Dossier | L'entreprise à l'épreuve du XXIe siècle
Vous avez dit « matérialité » ? Friedman vs. Freeman, deux visions de l’entreprise

Dans les coulisses des régulations internationales se joue un débat comptable entre la simple et la double matérialité. Loin d’être anecdotique, il révèle une opposition frontale sur la notion même d’entreprise. Simple chose des actionnaires comme le prétend Milton Friedman, ou au contraire acteur sociétal redevable de ses choix devant l’ensemble des parties prenantes comme le prétend Edward Freeman ?
Jusqu’à une époque récente, lorsque le terme de matérialité était abordé en comptabilité, il faisait référence à la matérialité « financière ». Derrière cette notion, il s’agissait d’évaluer l’impact des perturbations de l’environnement d’une entreprise sur ses performances financières. Par exemple, comment le changement climatique modifie sa rentabilité. L’objectif était de montrer la capacité de l’organisation à gérer les risques qu’elle court, autrement dit sa résilience financière. Cette prise en compte est faite techniquement par l’enregistrement de provisions pour risques ou de dettes éventuelles.
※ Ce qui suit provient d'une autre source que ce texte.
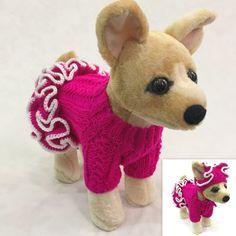 ручной работы вязаная одежда с оборками свитер платье и шляпа для собак / домашних животных XXS, XS, S | Зоотовары, Товары для собак, Одежда и обувь | eBay!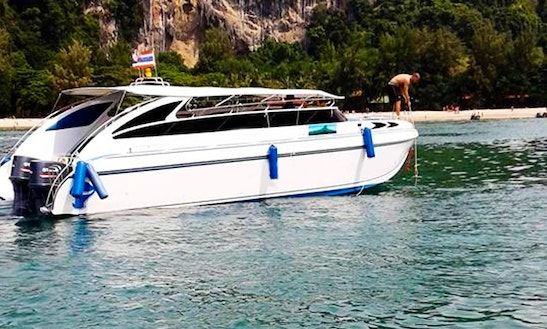 Private Speedboat Hire With English Speaking Guide In Thailand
Désormais, cette prise en compte des relations de l’entreprise avec son environnement (la Société, le climat, la biodiversité, l’eau, les ressources marines…) est étendue aux impacts potentiellement significatifs de son activité sur cet environnement. C’est-à-dire l’effet inverse : comment l’entreprise modifie elle-même son environnement. À la matérialité financière que l’on qualifie maintenant de « simple », on ajoute donc une « matérialité socio-environnementale », dite encore « matérialité d’impact », en référence à l’impact de l’entreprise sur son environnement. On parle alors de double matérialité, financière et d’impact.
Cette émergence récente d’une double matérialité comptable fait débat entre le normalisateur comptable international, l’IASB (International Accounting Standards Board) et l’Union européenne (UE). Elle fait débat parce qu’elle remet en cause la conception même de l’entreprise.
La matérialité selon le normalisateur comptable international
Dans sa conception « traditionnelle », l’entreprise est considérée comme la chose de ses actionnaires, des investisseurs boursiers si elle est cotée. Comme l’écrivait en 1970 l’économiste Milton Friedman dans un article célèbre1 : elle n’est responsable que devant eux, et eux seuls. En conséquence, sa comptabilité a pour principal objet de leur rendre compte des performances qui les intéressent, à savoir les performances financières. Il est donc logique que cette comptabilité prenne en compte l’impact sur son résultat financier des risques que lui fait courir son environnement, et fasse ainsi de la matérialité financière son Graal.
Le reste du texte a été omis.